**WHAT IS EXPECTED:** Return every one of the rows below word for word, omitting the pictures.

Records
┄┄┄┄┄┄
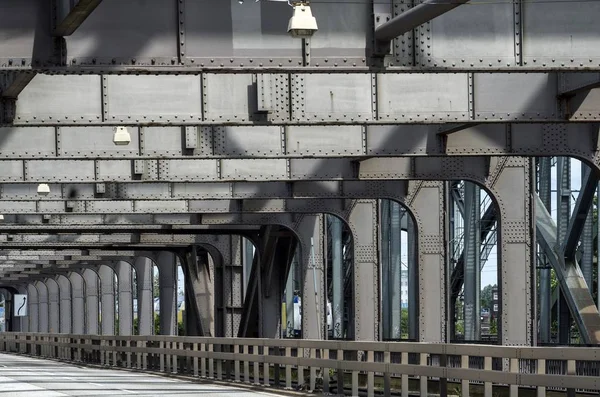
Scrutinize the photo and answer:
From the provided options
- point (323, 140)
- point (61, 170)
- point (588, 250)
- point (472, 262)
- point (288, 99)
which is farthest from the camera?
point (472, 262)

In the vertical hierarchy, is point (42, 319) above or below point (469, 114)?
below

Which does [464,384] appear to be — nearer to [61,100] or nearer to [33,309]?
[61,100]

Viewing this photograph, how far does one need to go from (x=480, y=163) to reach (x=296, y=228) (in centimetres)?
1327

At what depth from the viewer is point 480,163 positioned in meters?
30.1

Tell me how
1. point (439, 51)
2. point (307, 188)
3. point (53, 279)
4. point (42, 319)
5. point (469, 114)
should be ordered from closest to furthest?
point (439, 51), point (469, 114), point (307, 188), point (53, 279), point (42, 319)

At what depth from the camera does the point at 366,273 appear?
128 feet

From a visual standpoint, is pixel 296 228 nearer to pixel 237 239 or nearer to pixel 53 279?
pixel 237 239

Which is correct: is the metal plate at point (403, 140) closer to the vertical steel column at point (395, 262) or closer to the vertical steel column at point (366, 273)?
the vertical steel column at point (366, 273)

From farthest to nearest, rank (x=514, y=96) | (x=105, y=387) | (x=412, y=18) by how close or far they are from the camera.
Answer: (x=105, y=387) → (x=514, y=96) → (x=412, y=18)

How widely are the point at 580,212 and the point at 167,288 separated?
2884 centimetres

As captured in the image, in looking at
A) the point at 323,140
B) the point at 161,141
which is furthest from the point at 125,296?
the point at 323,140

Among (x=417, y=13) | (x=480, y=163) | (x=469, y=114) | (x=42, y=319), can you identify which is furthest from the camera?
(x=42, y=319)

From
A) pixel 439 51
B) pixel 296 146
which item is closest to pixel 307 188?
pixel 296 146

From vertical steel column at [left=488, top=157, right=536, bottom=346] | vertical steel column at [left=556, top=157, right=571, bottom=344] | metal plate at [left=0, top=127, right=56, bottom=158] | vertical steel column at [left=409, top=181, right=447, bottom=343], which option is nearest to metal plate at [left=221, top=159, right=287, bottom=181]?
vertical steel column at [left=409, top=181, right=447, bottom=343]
┄┄┄┄┄┄
**OUTPUT OF THE TASK:**
Scrutinize the photo and answer:
From the provided options
- point (323, 140)
- point (61, 170)
- point (588, 250)
- point (472, 262)
- point (288, 99)
which is farthest from the camera?
point (472, 262)

In the vertical hierarchy, is point (42, 319) above or below point (469, 114)?
below

Which does [464,384] appear to be — nearer to [61,100] or nearer to [33,309]?
[61,100]

Viewing this photograph, how far does one need to go from (x=480, y=163) to reach (x=296, y=228) (in centimetres)?
1327

At what depth from the viewer is point 480,163 positioned in meters?
30.1

Tell me how
1. point (439, 51)
2. point (307, 188)
3. point (53, 279)
4. point (42, 319)
5. point (469, 114)
should be ordered from closest to furthest?
point (439, 51), point (469, 114), point (307, 188), point (53, 279), point (42, 319)

At what depth from the camera does the point at 366,273 appear?
128 feet

From a visual standpoint, is pixel 296 228 nearer to pixel 237 239 or nearer to pixel 53 279?
pixel 237 239

Which is correct: is the metal plate at point (403, 140) closer to the vertical steel column at point (395, 262) or closer to the vertical steel column at point (366, 273)?
the vertical steel column at point (366, 273)

From farthest to nearest, rank (x=514, y=96) | (x=105, y=387) | (x=412, y=18) by how close or far they are from the camera.
Answer: (x=105, y=387) → (x=514, y=96) → (x=412, y=18)

How widely are the point at 580,212 and the point at 167,288 separated?
2884 centimetres

As captured in the image, in looking at
A) the point at 323,140
B) the point at 161,141
which is furthest from the point at 125,296?
the point at 323,140

Among (x=417, y=13) | (x=480, y=163) | (x=469, y=114) | (x=42, y=319), can you identify which is furthest from the camera?
(x=42, y=319)

From
A) pixel 439 51
B) pixel 296 146
which item is closest to pixel 307 188?
pixel 296 146

From vertical steel column at [left=488, top=157, right=536, bottom=346] | vertical steel column at [left=556, top=157, right=571, bottom=344] | metal plate at [left=0, top=127, right=56, bottom=158] | vertical steel column at [left=409, top=181, right=447, bottom=343], which option is nearest to metal plate at [left=221, top=159, right=287, bottom=181]?
vertical steel column at [left=409, top=181, right=447, bottom=343]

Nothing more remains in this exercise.